Voici une oeuvre majeure de la bande dessinée, du fantastique pur jus, gothique, qui fait frémir et ressuscite les peurs viscérales liées au vampirisme. J'ai lu les 6 tomes d'affilée sans aucun ennui, j'ai tout de suite été capturé par cette BD, d'autant plus que les couvertures d'albums sont très accrocheuses. Ce qui m'a attiré aussi, c'est que Yves Swolfs en est l'auteur complet, or j'ai une admiration pour ce dessinateur depuis Durango, j'ai lu tout ce qu'il a fait, que ce soit Dampierre (sur les guerres de Vendée) ou Légende (superbe récit médiéval-fantastique), je savais donc que j'allais passer un grand moment de lecture.
Et pourtant, je me suis dit "encore une histoire de vampire, avec tout l'attirail crucifix, gousse d'ail, et canines aiguisées", j'avais tellement vu ça au cinéma que j'en étais un peu repu ; mais non, c'est bien de la grande BD, du Swolfs des grands jours qui prend un plaisir évident et qui met tout son talent graphique au service d'un récit à vous glacer le sang.
Dès la page d'ouverture, la composition lugubre est splendide, on est au Moyen Age et on est saisi par Kergan sorti de nulle part, du fin fond d'une forêt ténébreuse, dans une nuit bleutée, sublime vision qui se marie parfaitement avec les images de vieux châteaux dans une ambiance gothique à souhait. Introduit comme trouvère dans ce triste château de Jehan de Rougemont, il est attiré par Dame Marianne ; mordue par le vampire et devenue à son tour une créature de la nuit, l'histoire peut commencer, et à travers Kergan que l'on va suivre au cours des siècles avec sa malédiction sur les descendants de Rougemont, on verra l'adaptation du vampire dans différents milieux sociaux.
# # #
CONSIGNE A =>
Filtrez les entrées en recopiant chaque ligne qui contient la chaîne « upper », en respectant la casse.
La critique n'a aucun rapport avec les entrées.

DONNÉES DE LA TÂCHE =>
# # #
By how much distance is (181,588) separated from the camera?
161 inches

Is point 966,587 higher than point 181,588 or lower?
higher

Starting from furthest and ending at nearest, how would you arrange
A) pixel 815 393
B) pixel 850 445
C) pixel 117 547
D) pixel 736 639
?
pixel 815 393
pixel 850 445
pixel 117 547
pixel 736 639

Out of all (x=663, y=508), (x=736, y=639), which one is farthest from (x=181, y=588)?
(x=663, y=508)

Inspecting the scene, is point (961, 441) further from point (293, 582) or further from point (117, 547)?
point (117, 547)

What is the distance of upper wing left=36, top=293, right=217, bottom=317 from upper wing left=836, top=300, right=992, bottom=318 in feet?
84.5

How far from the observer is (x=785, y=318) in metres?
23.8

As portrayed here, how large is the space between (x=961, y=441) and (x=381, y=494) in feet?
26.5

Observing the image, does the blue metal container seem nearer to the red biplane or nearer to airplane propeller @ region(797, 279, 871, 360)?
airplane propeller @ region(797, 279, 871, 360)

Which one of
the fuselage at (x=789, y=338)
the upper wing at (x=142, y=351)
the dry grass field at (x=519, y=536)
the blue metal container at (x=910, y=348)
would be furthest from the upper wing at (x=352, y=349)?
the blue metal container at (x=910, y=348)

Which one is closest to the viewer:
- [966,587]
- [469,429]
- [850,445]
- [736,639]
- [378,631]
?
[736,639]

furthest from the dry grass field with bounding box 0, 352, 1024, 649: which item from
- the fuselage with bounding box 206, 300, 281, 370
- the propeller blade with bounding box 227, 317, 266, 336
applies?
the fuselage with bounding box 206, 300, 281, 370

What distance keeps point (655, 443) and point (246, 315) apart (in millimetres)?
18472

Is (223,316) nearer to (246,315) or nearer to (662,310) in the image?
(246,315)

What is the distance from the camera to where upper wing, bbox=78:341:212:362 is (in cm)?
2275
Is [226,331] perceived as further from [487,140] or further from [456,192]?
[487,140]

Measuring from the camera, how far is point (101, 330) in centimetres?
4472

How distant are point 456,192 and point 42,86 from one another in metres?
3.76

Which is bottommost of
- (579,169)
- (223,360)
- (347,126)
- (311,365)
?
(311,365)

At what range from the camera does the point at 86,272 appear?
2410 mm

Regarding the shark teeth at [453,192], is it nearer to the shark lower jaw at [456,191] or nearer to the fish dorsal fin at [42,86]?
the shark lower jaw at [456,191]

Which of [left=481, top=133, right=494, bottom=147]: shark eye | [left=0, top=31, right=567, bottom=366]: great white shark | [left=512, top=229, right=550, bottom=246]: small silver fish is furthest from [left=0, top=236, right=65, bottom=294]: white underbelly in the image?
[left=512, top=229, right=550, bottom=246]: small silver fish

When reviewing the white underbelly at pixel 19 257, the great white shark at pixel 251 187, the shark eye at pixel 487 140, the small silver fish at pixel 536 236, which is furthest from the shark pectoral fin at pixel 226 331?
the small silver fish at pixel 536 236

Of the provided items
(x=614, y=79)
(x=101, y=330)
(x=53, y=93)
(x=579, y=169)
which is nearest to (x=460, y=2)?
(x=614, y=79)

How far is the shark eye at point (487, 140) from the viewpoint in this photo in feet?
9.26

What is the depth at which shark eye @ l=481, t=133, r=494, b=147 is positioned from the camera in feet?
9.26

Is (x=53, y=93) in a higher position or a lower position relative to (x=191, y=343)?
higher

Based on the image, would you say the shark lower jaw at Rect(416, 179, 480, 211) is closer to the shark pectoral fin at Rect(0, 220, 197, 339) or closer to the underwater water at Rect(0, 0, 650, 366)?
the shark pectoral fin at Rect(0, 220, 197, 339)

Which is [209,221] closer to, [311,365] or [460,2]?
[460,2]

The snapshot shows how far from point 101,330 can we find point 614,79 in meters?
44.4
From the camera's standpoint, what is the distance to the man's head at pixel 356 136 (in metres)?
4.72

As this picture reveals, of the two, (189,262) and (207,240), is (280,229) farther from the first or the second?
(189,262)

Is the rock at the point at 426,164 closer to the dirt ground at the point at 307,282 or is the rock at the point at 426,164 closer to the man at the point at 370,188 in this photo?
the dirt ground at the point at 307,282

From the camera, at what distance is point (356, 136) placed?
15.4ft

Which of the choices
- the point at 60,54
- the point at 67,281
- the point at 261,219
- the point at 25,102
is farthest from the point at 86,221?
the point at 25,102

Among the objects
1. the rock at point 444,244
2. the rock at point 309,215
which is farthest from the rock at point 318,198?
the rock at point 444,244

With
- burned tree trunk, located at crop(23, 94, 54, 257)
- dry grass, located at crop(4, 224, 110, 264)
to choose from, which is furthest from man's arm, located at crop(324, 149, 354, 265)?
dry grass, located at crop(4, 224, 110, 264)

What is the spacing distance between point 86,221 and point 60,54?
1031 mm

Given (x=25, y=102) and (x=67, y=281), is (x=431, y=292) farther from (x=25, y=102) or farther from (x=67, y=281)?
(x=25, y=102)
# # #
CONSIGNE B =>
Extrayez de la critique, mot pour mot, le passage qui commence par « Dès la page » et se termine par « différents milieux sociaux. ».

RÉPONSE RÉDIGÉE A =>
What is the distance of upper wing left=36, top=293, right=217, bottom=317 from upper wing left=836, top=300, right=992, bottom=318 in feet?
the upper wing at (x=142, y=351)
would be furthest from the upper wing at (x=352, y=349)?
What is the distance from the camera to where upper wing, bbox=78:341:212:362 is (in cm)?

RÉPONSE RÉDIGÉE B =>
Dès la page d'ouverture, la composition lugubre est splendide, on est au Moyen Age et on est saisi par Kergan sorti de nulle part, du fin fond d'une forêt ténébreuse, dans une nuit bleutée, sublime vision qui se marie parfaitement avec les images de vieux châteaux dans une ambiance gothique à souhait. Introduit comme trouvère dans ce triste château de Jehan de Rougemont, il est attiré par Dame Marianne ; mordue par le vampire et devenue à son tour une créature de la nuit, l'histoire peut commencer, et à travers Kergan que l'on va suivre au cours des siècles avec sa malédiction sur les descendants de Rougemont, on verra l'adaptation du vampire dans différents milieux sociaux.